> _Action item_
Every line below must be copied as written, except for pictures.

#### Data block ####

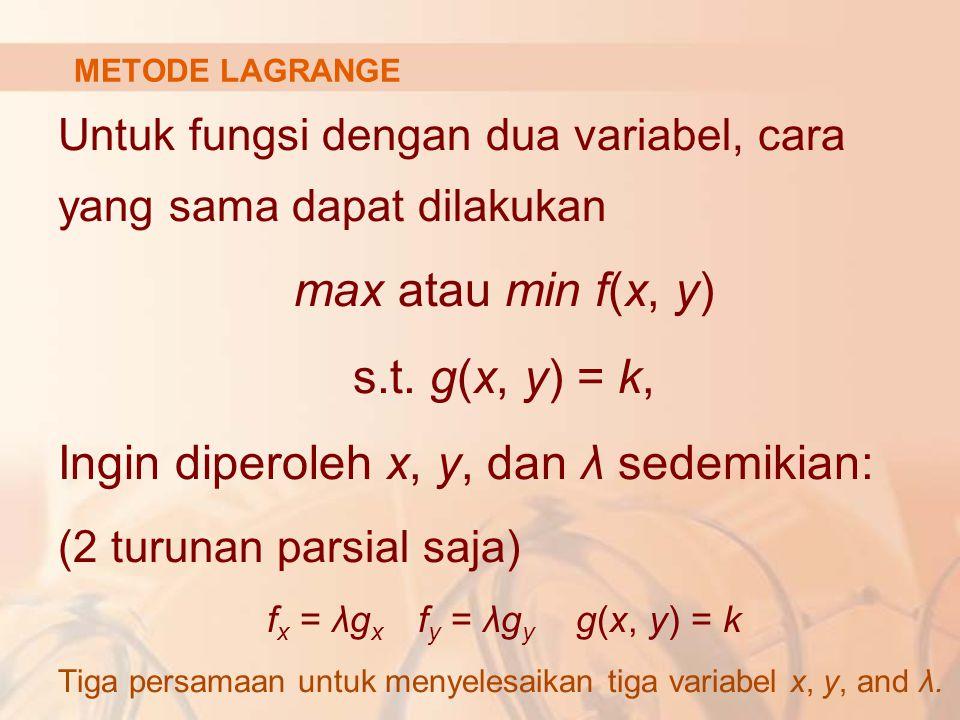 Ingin diperoleh x, y, dan λ sedemikian:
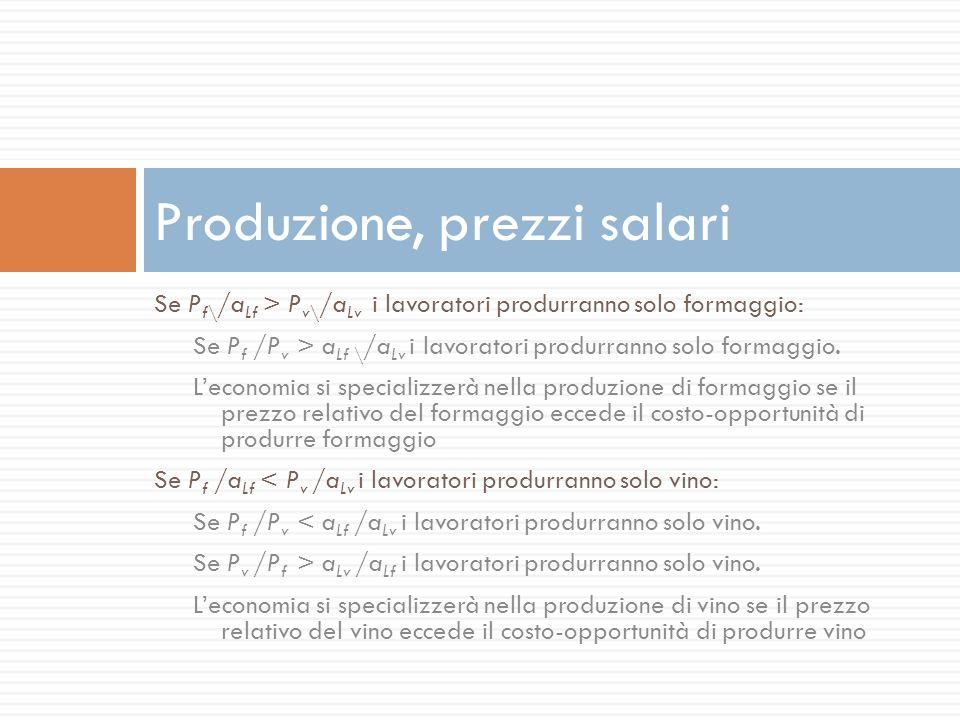 Se P f\ /a Lf > P v\ /a Lv i lavoratori produrranno solo formaggio: Se P f /P v > a Lf \ /a Lv i lavoratori produrranno solo formaggio. Leconomia si s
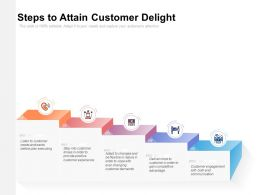Steps To Attain Customer Delight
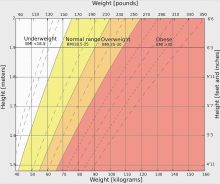 Table to judge your own BMI easily. Wikipedia by InvictalHOG, Public domain.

####

> _Response_
 Ingin diperoleh x, y, dan λ sedemikian:
 Se P f\ /a Lf > P v\ /a Lv i lavoratori produrranno solo formaggio: Se P f /P v > a Lf \ /a Lv i lavoratori produrranno solo formaggio. Leconomia si s
Steps To Attain Customer Delight
 Table to judge your own BMI easily. Wikipedia by InvictalHOG, Public domain.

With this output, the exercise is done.